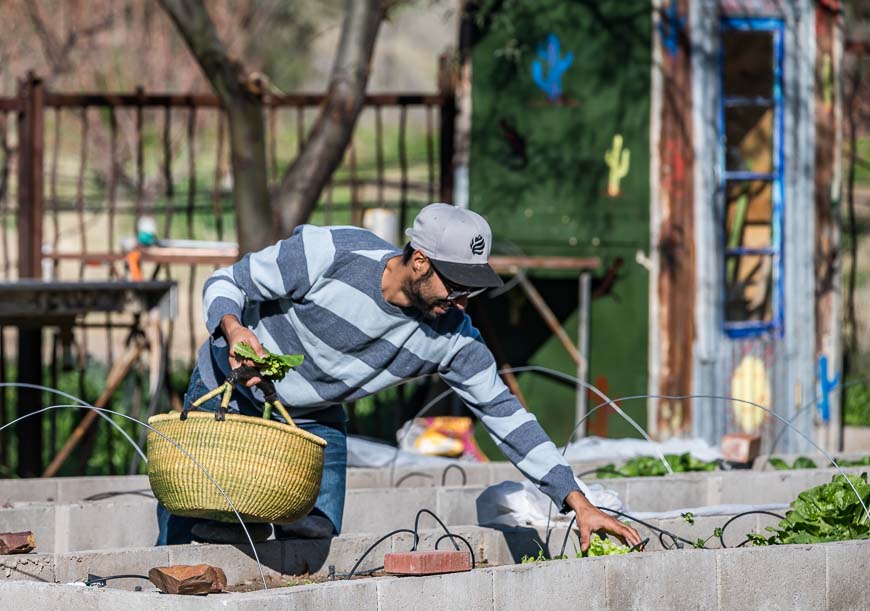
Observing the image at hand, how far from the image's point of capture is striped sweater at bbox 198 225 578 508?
4.52m

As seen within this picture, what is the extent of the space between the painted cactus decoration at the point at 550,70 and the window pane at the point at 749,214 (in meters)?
1.51

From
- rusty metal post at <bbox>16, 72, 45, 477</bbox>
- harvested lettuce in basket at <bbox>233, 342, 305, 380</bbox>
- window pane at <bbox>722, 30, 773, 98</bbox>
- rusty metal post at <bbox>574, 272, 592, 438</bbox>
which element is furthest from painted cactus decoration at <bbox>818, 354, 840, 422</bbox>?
harvested lettuce in basket at <bbox>233, 342, 305, 380</bbox>

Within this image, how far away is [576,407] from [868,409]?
3.56m

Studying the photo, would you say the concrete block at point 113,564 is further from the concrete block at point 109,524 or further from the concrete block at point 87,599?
the concrete block at point 109,524

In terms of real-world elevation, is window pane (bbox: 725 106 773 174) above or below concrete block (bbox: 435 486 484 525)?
above

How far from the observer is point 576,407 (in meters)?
10.0

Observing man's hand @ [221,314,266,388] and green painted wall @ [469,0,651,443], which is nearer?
man's hand @ [221,314,266,388]

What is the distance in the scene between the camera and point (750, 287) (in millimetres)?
10062

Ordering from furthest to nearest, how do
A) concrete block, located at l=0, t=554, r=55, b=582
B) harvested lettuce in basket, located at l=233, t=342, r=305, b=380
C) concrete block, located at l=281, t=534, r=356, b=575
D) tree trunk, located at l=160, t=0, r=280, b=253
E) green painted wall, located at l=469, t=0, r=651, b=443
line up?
green painted wall, located at l=469, t=0, r=651, b=443 < tree trunk, located at l=160, t=0, r=280, b=253 < concrete block, located at l=281, t=534, r=356, b=575 < concrete block, located at l=0, t=554, r=55, b=582 < harvested lettuce in basket, located at l=233, t=342, r=305, b=380

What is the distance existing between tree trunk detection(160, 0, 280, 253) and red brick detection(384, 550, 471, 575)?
13.1ft

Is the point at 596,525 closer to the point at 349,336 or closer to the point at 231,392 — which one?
the point at 349,336

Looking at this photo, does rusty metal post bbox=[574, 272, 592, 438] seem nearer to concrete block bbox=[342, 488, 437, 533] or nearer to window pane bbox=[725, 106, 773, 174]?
window pane bbox=[725, 106, 773, 174]

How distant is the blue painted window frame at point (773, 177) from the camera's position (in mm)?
9789

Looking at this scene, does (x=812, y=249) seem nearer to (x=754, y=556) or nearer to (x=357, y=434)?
(x=357, y=434)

▸ 任务要求: 请把材料中从含有“How distant is”的那一行起直到材料末尾的这一段（首尾两行都算在内）完整重写一遍，每一行都照录，只在答案里的每个数字（距离值和坐标值）上加70。

▸ 结果如下:
How distant is the blue painted window frame at point (773, 177) from the camera's position (in mm)?
9859

Looking at this scene, does (x=812, y=249) seem nearer to (x=754, y=556) or nearer to (x=357, y=434)?
(x=427, y=504)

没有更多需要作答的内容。